Refugiar-se às vezes é preciso, não só no limiar do ano. Há momentos na vida em que necessitamos nos esconder até de nós mesmos, no sono ou na embriaguez. Refugiar pode ser mergulhar na lembrança, ou fugir dela, numa reza ou até numa ilusão. Frequentemente  fugimos idealizando um caminho ou um destino. Ah, que vontade de ir por aí num carro de boi em estrada de terra!

Algumas imagens me encantam quando busco refúgios. De preferência os mais primitivos e distantes, mesmo que o longe seja aqui.

Há em Portugal muitos moinhos abandonados. Talvez nem tantos quanto na região de Castilla, na Espanha, onde Cervantes, refugiado em Quixote, deparou-se um dia com muitos deles e se pôs a digladiar.

Os moinhos hoje são buscados para moradia, como também velhas estações de trem. Encanta-me a ideia de habitar um moinho de vento. Trataria de reconstruir suas pás de pano roto só para sentir a brisa de dia e a ventania na madrugada.

Há tempos moinhos serviam para moer o trigo, movimentar a água ou gerar energia. Surgiram há 4 mil anos na China. É típico dos moinhos existirem nas alturas, e isso me garantiria o som e o trepidar do vento.

Mas confesso preferir viver num farol. Daquele, o mais distante, debruçado na ponta do despenhadeiro que flerta com o mar e compartilha o céu com as gaivotas.

Há sutis diferenças entre moinhos e faróis. Moinhos parece obrigarem a extenuante trabalho, o que não me permitiria sonhar.

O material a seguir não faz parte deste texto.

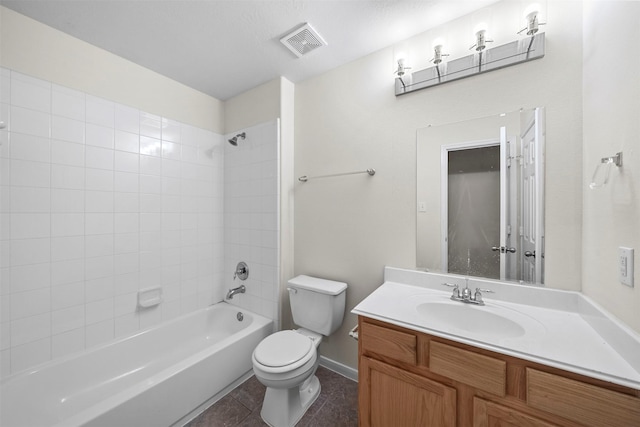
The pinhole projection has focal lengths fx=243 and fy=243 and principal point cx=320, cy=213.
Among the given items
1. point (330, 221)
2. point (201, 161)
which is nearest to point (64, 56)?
point (201, 161)

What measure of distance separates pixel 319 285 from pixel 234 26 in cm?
181

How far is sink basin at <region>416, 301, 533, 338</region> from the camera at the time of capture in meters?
1.12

Ao passo que o farol, esse sim, me encanta, pois só piscaria aos navegantes. E de resto me deixaria ensimesmado a sentir o sentido da vida e o prazer das águas de remanso, ou as ondas tormentosas que jamais romperiam meus sonhos e minhas ilusões.

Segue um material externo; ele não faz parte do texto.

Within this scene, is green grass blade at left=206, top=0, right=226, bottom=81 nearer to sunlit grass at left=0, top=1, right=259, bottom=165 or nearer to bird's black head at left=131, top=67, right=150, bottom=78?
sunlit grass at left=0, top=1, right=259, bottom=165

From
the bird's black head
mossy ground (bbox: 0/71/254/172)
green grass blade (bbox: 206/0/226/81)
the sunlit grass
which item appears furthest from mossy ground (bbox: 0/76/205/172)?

Na verdade há dois planos na humana existência. O da concretude da rotina, das obrigações, da sobrevivência e dos problemas que nunca faltam. E o plano da poesia, da quietude da alma e do esplendor dos dias.

Poucos podem restringir seus momentos nos moinhos pelo tempo suficiente para manipular o trigo, sorver a água e recarregar a energia do corpo. E aí se refugiarem nos belos faróis que não só inspiram, mas também silenciosamente orientam os navegantes para os perigos de costas rochosas. Onde existem alguns ferozes moinhos que aos quais sucumbiu um dia aquele encantado guerreiro de lança afiada ao enfrentar tantos moinhos piores que dragão.

Penso também no refúgio em uma velha estação de trem. Elas ensinam que não é a pressa que leva ao trem, tampouco assegura o destino. Hoje são heróicas plataformas perdidas no tempo mas que, ao menos em Portugal, ainda se reconhece sua importância. Em alguns lugares o passado não morre.

É, talvez eu pudesse viver numa dessas estações. Ficaria eu na gare vendo o tempo passar na velocidade de um comboio a vapor, sem que este conduzisse algo ou alguém, pois não mais haveria nem trem nem ninguém para embarcar.

Então, findo o êxtase da minha fuga, me depararia com o imenso vazio que tomaria o espaço do meu desejado refúgio na velha estação, ou no velho moinho e mesmo no ancestral farol. Não haveria gente, nem trem, nem trigo, gaivotas ou vento. Melhor me serviriam se ficassem eles na minha efêmera fantasia de ir por aí.